Free-market thinker Adam, for example, has become a bit of an income redistributionist. He’s mounted an uphill charge to fund millions of dollars in deferred maintenance for county roads, building maintenance and other capital projects. To do so, he’s proposed taking money that has gone to enriching an entitled class of public officials and instead putting millions toward projects that benefit the working class. Adam wants to curb pay and pensions for civil servants and use the money to build roads and repair stuff that ordinary citizens need. That means jobs for construction workers, many of them Latino, who were among the hardest hit by the recession. At another time that might have been called New Deal politics, but now it is just common sense.

Meanwhile, Schneider is staring at a shortfall in capital projects amounting to more than $350 million. In a few years, more than half the money that Santa Barbara spends compensating police and firefighters will go toward pensions.

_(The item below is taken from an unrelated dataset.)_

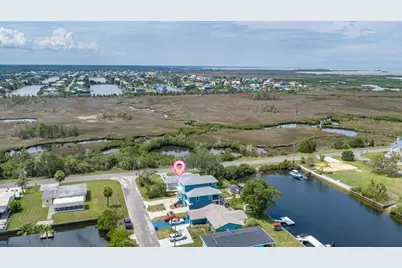 3478 Companero Entra, Hernando Beach, FL 34607 - Photo 38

Her solution is in part good-old-fashioned deregulation. She wants to expedite the process for private-property owners getting permits for improvements, in part by rewriting the city’s 1950s-era rules for development. “We’ve gotten the message that time is money when it comes to building projects,” she said at the State of the City breakfast on March 24.

The bottom line is that banking sector and much of the private sector have put the Great Recession behind them. But the lingering impacts of the recession on local government remain. One solution is to lighten the burden of soft-dollar pensions and make infrastructure investments. Another is to speed the flow of projects to market and grow the future tax revenue stream.

It’s hard to miss the irony in painting Supervisor Adam as a neo-liberal and Schneider as a Reaganite deregulator. But the fact is that they are both innovators — and that should be applauded.